Removing tonsils is probably not necessary for most children who get recurrent throat infections, according to the first set of official guidelines issued on a procedure that was once a rite of passage for many kids.
Rather, with careful monitoring, the infections will get better over time.
The recommendations published Monday by the American Academy of Otolaryngology-Head and Neck Surgery set several new standards based on seminal studies done at Children's Hospital of Pittsburgh of UPMC beginning in 1971.
The guidelines also cover tonsillectomies for sleep-disordered breathing, which is now the larger reason more than 530,000 tonsillectomies are performed on children under 15 each year. The surgery is the second-most performed on children in that age group annually in the United States, ranking behind surgery for ear tubes.
Farrel Buchinsky, pediatric otolaryngologist at Allegheny General Hospital who supports the new guidelines, expects there will be some resistance by the public on the changes regarding throat infections.
"A lot of people won't like it both from people who want to have large clinical volume and parents who believe it's right," he said. "They don't like data messing with their beliefs."
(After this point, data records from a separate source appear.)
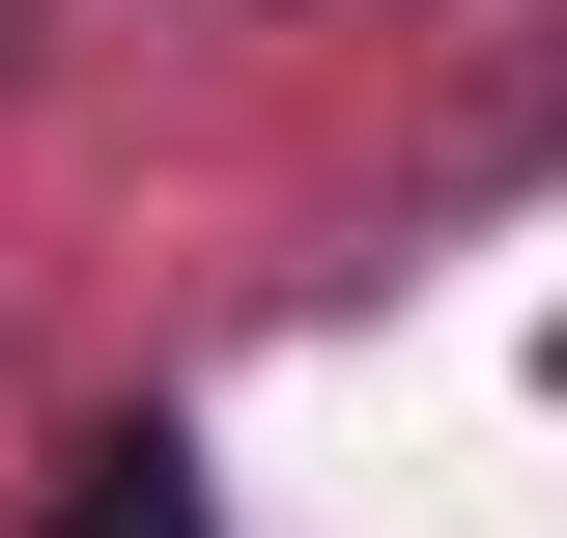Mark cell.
I'll return each mask as SVG.
<instances>
[{
  "label": "cell",
  "instance_id": "1",
  "mask_svg": "<svg viewBox=\"0 0 567 538\" xmlns=\"http://www.w3.org/2000/svg\"><path fill=\"white\" fill-rule=\"evenodd\" d=\"M29 538H227V482H199V425L142 397V425H85V454H58V510H29Z\"/></svg>",
  "mask_w": 567,
  "mask_h": 538
}]
</instances>
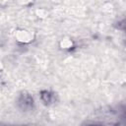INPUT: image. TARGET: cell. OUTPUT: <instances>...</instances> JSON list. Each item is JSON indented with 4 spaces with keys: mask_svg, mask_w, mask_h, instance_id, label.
Masks as SVG:
<instances>
[{
    "mask_svg": "<svg viewBox=\"0 0 126 126\" xmlns=\"http://www.w3.org/2000/svg\"><path fill=\"white\" fill-rule=\"evenodd\" d=\"M40 98L45 104H49L53 100V94L48 91H42L40 93Z\"/></svg>",
    "mask_w": 126,
    "mask_h": 126,
    "instance_id": "cell-2",
    "label": "cell"
},
{
    "mask_svg": "<svg viewBox=\"0 0 126 126\" xmlns=\"http://www.w3.org/2000/svg\"><path fill=\"white\" fill-rule=\"evenodd\" d=\"M33 105V99L32 97L28 94H23L19 97V106L23 110H28L32 108Z\"/></svg>",
    "mask_w": 126,
    "mask_h": 126,
    "instance_id": "cell-1",
    "label": "cell"
},
{
    "mask_svg": "<svg viewBox=\"0 0 126 126\" xmlns=\"http://www.w3.org/2000/svg\"><path fill=\"white\" fill-rule=\"evenodd\" d=\"M119 29L126 31V20H123L122 22L119 23Z\"/></svg>",
    "mask_w": 126,
    "mask_h": 126,
    "instance_id": "cell-3",
    "label": "cell"
}]
</instances>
The tonsils, two glands located in the back of the throat, consist of lymph tissue and help fight off infections. Tonsillectomies carry risks and side effects; in addition to infections, up to 3 percent of patients have bleeding and an estimated 1 in 35,000 patients die. Post-recovery is painful.
Under the new guidelines, children who are candidates for surgery for recurrent throat infections should have at least seven documented infections in one year, five infections in each of two consecutive years or three infections in each of three consecutive years.
Moreover, to be diagnosed with a bona fide throat infection, the child should have a temperature of 100.9 degrees Fahrenheit, a white covering over the tonsils, enlarged lymph nodes in the neck or a positive test for a strep throat.
The tonsillectomy guidelines covering recurrent throat infections often cite the research done between 1971 and 1994 by a Children's Hospital team led by Jack L. Paradise, former chief of the Division of General Academic Pediatrics at Children's and currently a professor emeritus in the University of Pittsburgh School of Medicine. Dr. Paradise said the last study from the research was published in 2002.
Children's "looked at severe cases and less severe cases. They were the best studies done in the field and [provide] the evidence by which people created these guidelines," said Dr. Buchinsky, who attended a 90-minute academy briefing on the guidelines in September.
"Given the frequency of the surgery it's actually quite embarrassing there are only two or three good studies to point to. It should be 10," he said.
The numerical criteria in the academy guidelines "are word for word taken from our report," Dr. Paradise acknowledged Wednesday.
"We arbitrarily established certain minimum criteria for children with histories of throat infection that would serve as the absolute minimum for children being eligible for surgery," Dr. Paradise said.
Dr. Buchinsky and Children's pediatric otolaryngologist Deepak Mehta both stressed that the guidelines are just that.
"It's not a set of rules to go by," Dr. Mehta said. "It's important [for parents] to discuss either with an ear, nose and throat specialist or a primary care doctor."
In the case of sleep-disordered breathing, which can range from snoring to obstructive sleep apnea, the guidelines rely on input from caregivers and others.
Dr. Paradise's team did not include children with sleep-disordered breathing in its studies.
Dr. Paradise said he was "gratified" to see his work end up as the basis for official guidelines "because I think they're still perfectly sensible."